Disabling HA is a prerequisite so we have done that in the previous blog, and we will now start enabling continuous availability on our vRops now that our environment is massive. While HA offers what we need in terms of losing a node, the CA ensure that I ever there was a fault domain failure, the vROps cluster will still be operational however in a degraded mode. Both HA and CA can’t be enabled at the same time. The vRops Cluster will need to go offline during the CA configuration so plan accordingly.
In case of a Fault Domain failure, the remaining active Fault Domain and the Witness Node will keep the cluster alive by promoting the Replica Node as the new Master Node.
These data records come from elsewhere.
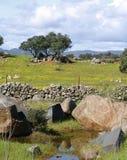Дубы на зеленом луге с загородками камней и пасмурной предпосылкой голубого неба Стоковые Изображения RF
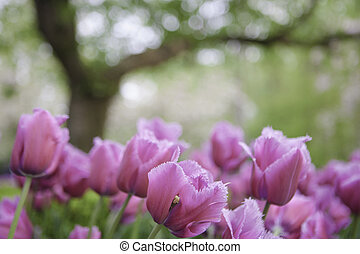 Pink tulips on the background of trees.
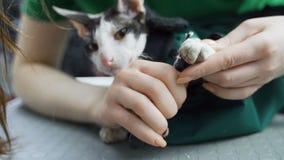 Резать длинные острые когти кота Конец-вверх лапок кота в фокусе пока закрепляющ отсутствующие длинные когти акции видеоматериалы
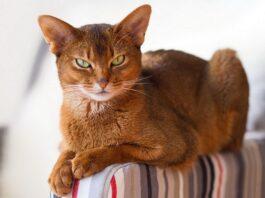 Gatto abissino: dimensioni e peso medio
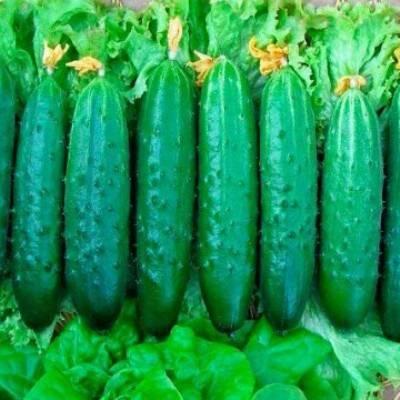 Огурцы сорт эстафета | вырасти сад!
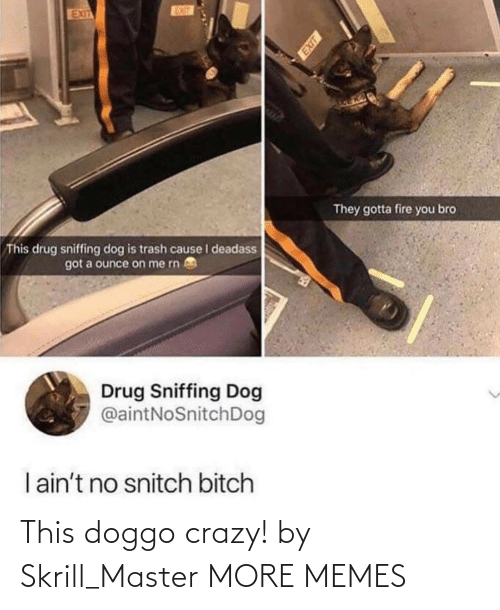 Bitch, Crazy, and Dank: EUT  EXIT  They gotta fire you bro  This drug sniffing dog is trash cause I deadass  got a ounce on me rn  Drug Sniffing Dog  @aintNoSnitchDog  I ain't no snitch bitch This doggo crazy! by Skrill_Master MORE MEMES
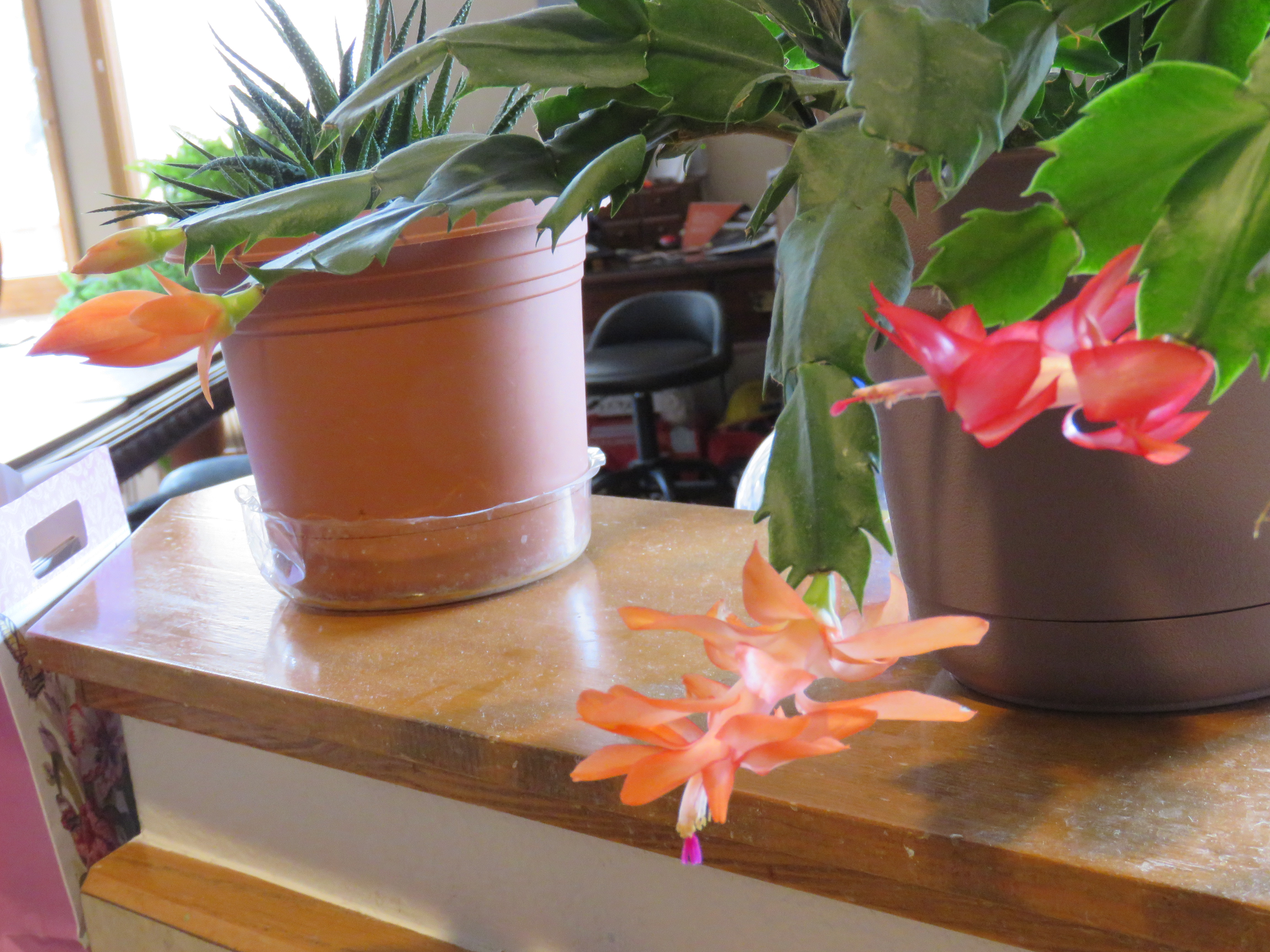 Four Christmas cactus blooms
The cluster will run in degraded mode.
In this environment, I’ve got my nodes under a single vCenter however, data Nodes must be split into different vSphere clusters to ensure they are under two different fault domains.
The v`Rops CA Configuration
To implement vRealize Operations’ continuous availability, we require the following prerequisites in place
- Master Node – Assign the master node to fault domain 1.
- Replica Master Node – The replica node is a copy of the master node and this will need to be moved to fault domain 2.
- Witness Node – The witness node should be deployed in a 3rd site ideally and should be working. This act as a quorum node just to prevent a split-brain scenario
- Data Node – In order for data to be divided evenly across the fault domain, we will need to ensure there is an equal number of data nodes on both fault domains.
- Remote Collectors – they don’t need to be part of fault domains
In my lab, I have these nodes deployed – 2 of my data nodes will go into Fault domain 1 & the other two will go into Fault domain 2. The witness can be anywhere.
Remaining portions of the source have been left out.